Gerold Huber, 1969 in Straubing geboren, studierte an der Hochschule für Musik in München bei Friedemann Berger Klavier sowie Liedgestaltung bei Helmut Deutsch. Außerdem besuchte er die Liedklasse von Dietrich Fischer-Dieskau. 1998 erhielt er gemeinsam mit dem Bariton Christian Gerhaher den Prix International Pro Musicis; 2001 war er Preisträger beim Internationalen Klavierwettbewerb in Saarbrücken. Als Liedbegleiter von Christian Gerhaher, mit dem er ein festes Duo bildet, aber auch von Sängerinnen wie Ruth Ziesak, Franz-Josef Selig, Cornelia Kallisch, Diana Damrau und Susanne Brantl, gastierte Gerold Huber bei bedeutenden Festivals wie den Schubertiaden in Schwarzenberg und Vilabertran, beim Rheingau und Schleswig-Holstein Musik Festival sowie in der Kölner Philharmonie, der Alten Oper Frankfurt, dem Gewandhaus Leipzig, dem Konzerthaus Wien, dem Concertgebouw Amsterdam und der Londoner Wigmore Hall. Mit Soloprogrammen, in denen sich der Pianist vornehmlich den Werken Bachs, Beethovens, Schuberts und Brahms’ widmet, konzertierte Gerold Huber u. a. im Max-Joseph-Saal der Münchner Residenz, bei den Schwetzinger Festspielen, beim irischen West Cork Chamber Music Festival Bantry sowie beim New Zealand Festival in Wellington. In Konzerten der Stiftung Berliner Philharmoniker gastierte Gerold Huber als Klavierpartner Christian Gerhahers zuletzt im November 2013 mit den Schubert-Zyklen Winterreise und Die schöne Müllerin.
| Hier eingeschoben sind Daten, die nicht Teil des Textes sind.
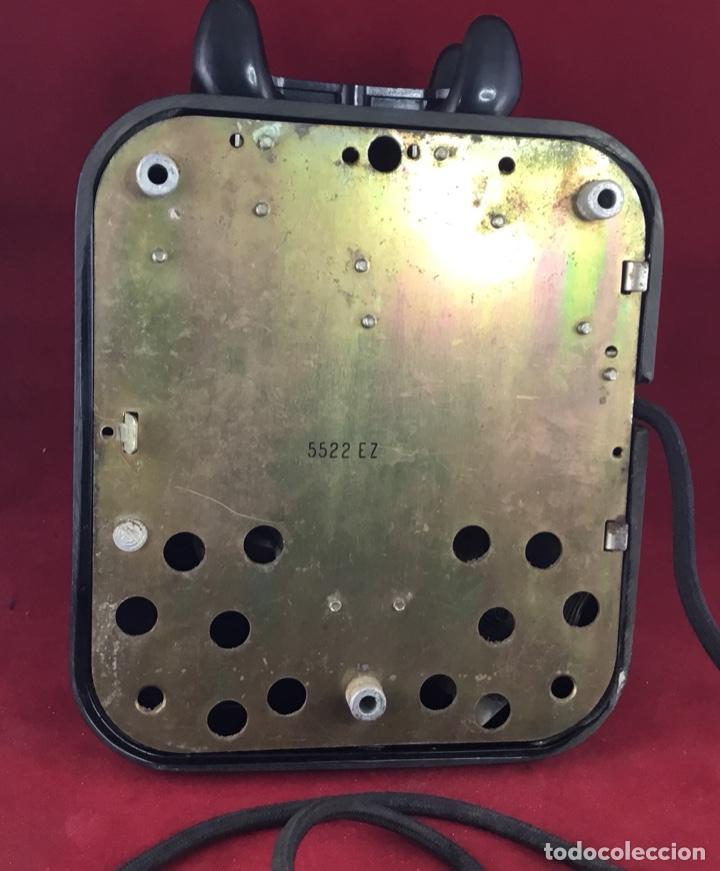 Teléfonos: Antiguo teléfono baquelita español, 5522EZ, de Standard Eléctrica, para la CTNE. - Foto 8 - 171310865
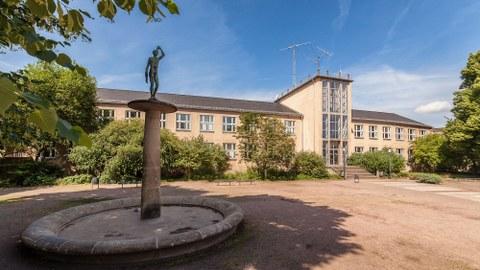 Haupteingang Barkhausen-Bau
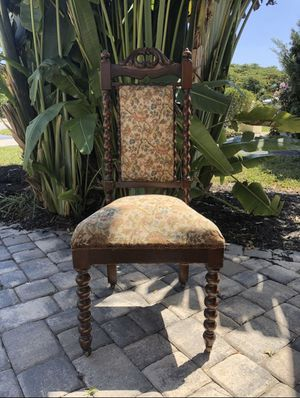 Antique chair for Sale in Oakland Park, FL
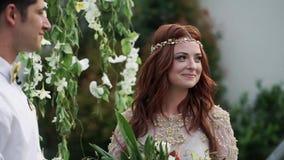 新娘仪式新郎婚礼 热带庭院晚上 可爱的新婚佳偶夫妇 股票录像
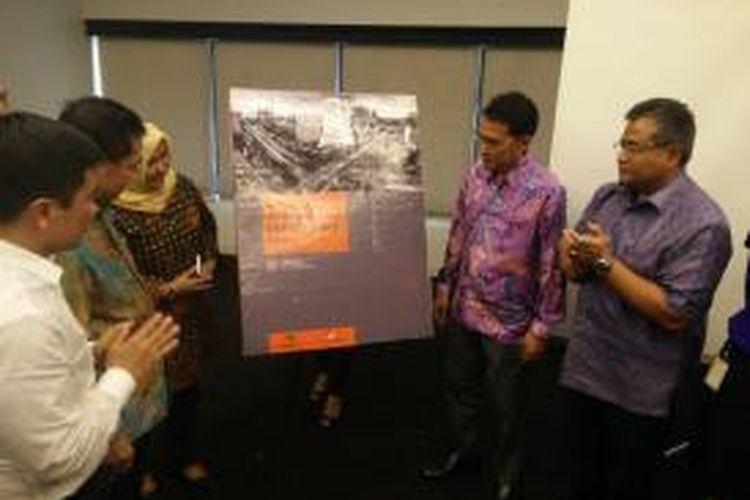 Realestate Indonesia (REI) meluncurkan direktori berisi daftar nama, alamat, dan nomor telepon pengembang REI se-Indonesia, di Intiland Tower, Jakarta, Selasa (5/5/2015).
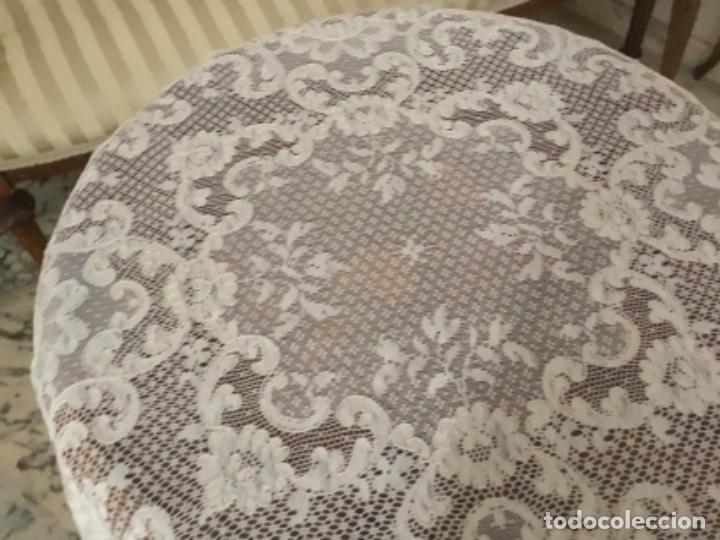 Antigüedades: Mantel de encaje Alenson ,80 cm de diametro - Foto 2 - 195263907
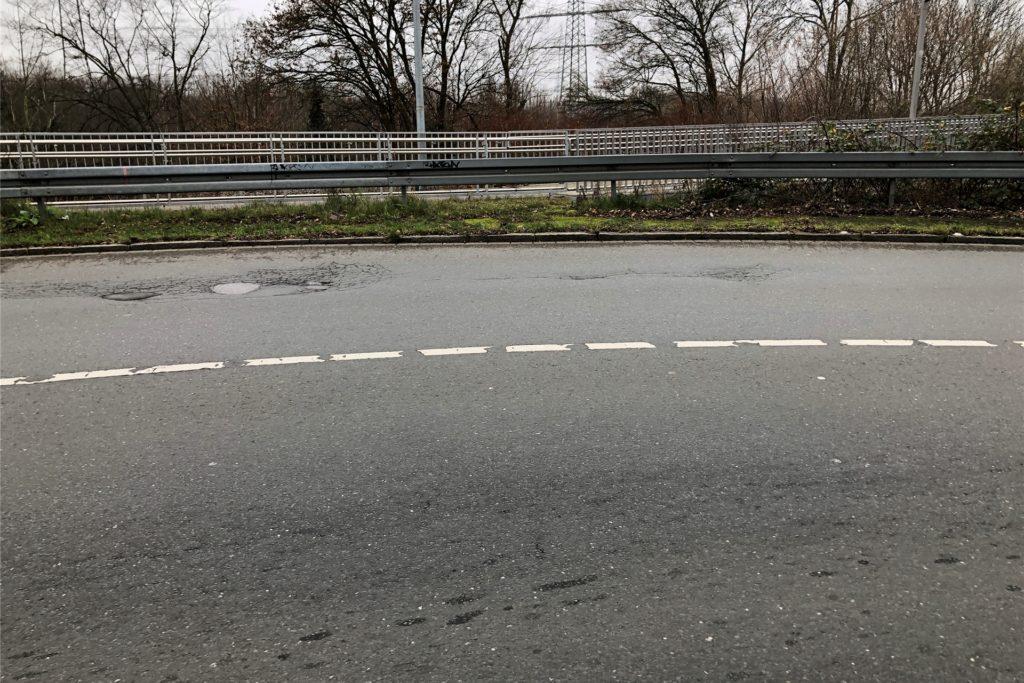 Handelt es sich hier - auf der Flughafenstraße im Kurvenbereich Richtung Scharnhorst kurz vor der Bahnüberführung - um eine gestrichelte oder um eine durchgezogene Linie, die lediglich etwas schadhaft ist? Wenn Letzteres der Fall ist, muss sie ausgebessert werden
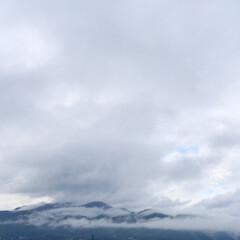 今日の空/山/雨/雲海/景色/天気 今日の空。 雨のお天気です。 山も雲に覆…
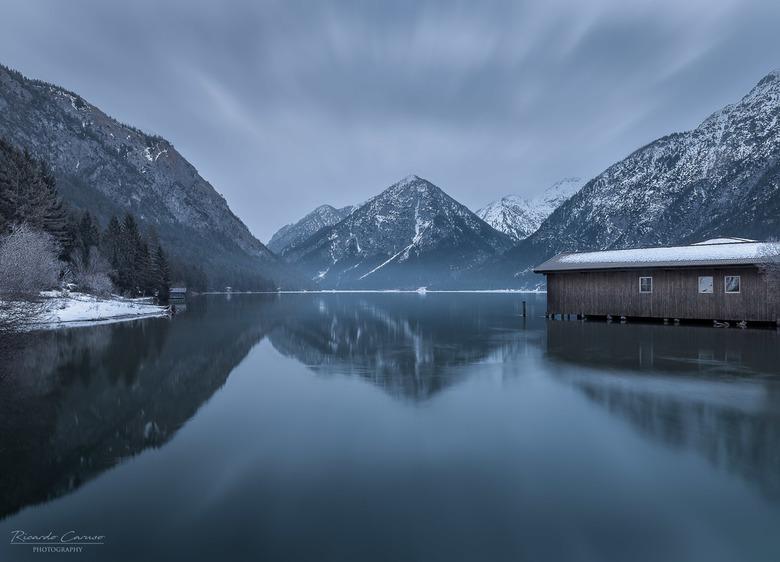 heiterwangersee II - Sneeuw, bergen en een meertje...ik kan er wel aan wennen.<br /> Gemaakt bij de Heiterwangersee vlakbij Ehrwald in Oostenrijk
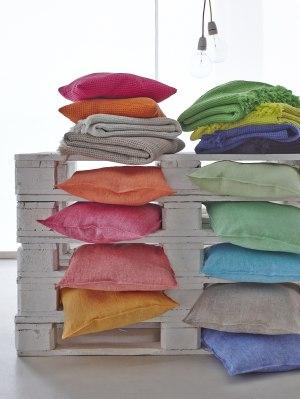 Kuschlige Kissen in fröhlichen Farben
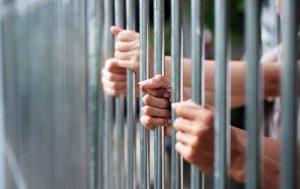 Xử lý người đang chấp hành phạt tù bỏ trốn của BLHS 2015 như thế nào?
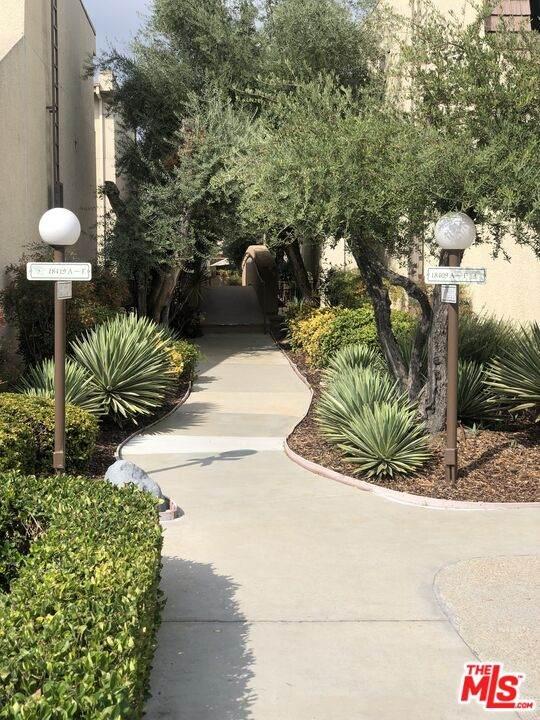 18421 Collins St A, Tarzana, CA 91356 (#21-793382) :: Vida Ash Properties | Compass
Peter Riegelbauer stammt aus Georgensgmünd in Mittelfranken. Sein Studium absolvierte er bei Georg Hörtnagel in Nürnberg und bei Rainer Zepperitz in Berlin. Anschließend spielte er drei Jahre in der Jungen Deutschen Philharmonie und war in dieser Zeit Mitbegründer der Deutschen Kammerphilharmonie sowie des Ensembles Modern, bevor er als Stipendiat an die Orchester-Akademie der Berliner Philharmoniker kam. Als erster Absolvent der damals noch jungen Einrichtung wurde er 1981 Mitglied des Orchesters. Seit vielen Jahren trägt Peter Riegelbauer die Selbstbestimmung der Berliner Philharmoniker in deren Gremien an verantwortlicher Stelle mit, gegenwärtig als Stiftungs- und als Orchestervorstand. Bereits 1983 rief er mit philharmonischen Kollegen das Scharoun Ensemble Berlin ins Leben, das seither nicht zuletzt mit Werken des 20. Jahrhunderts und des aktuellen Musikschaffens auf den Konzertpodien der internationalen Musikmetropolen große Erfolge feiert.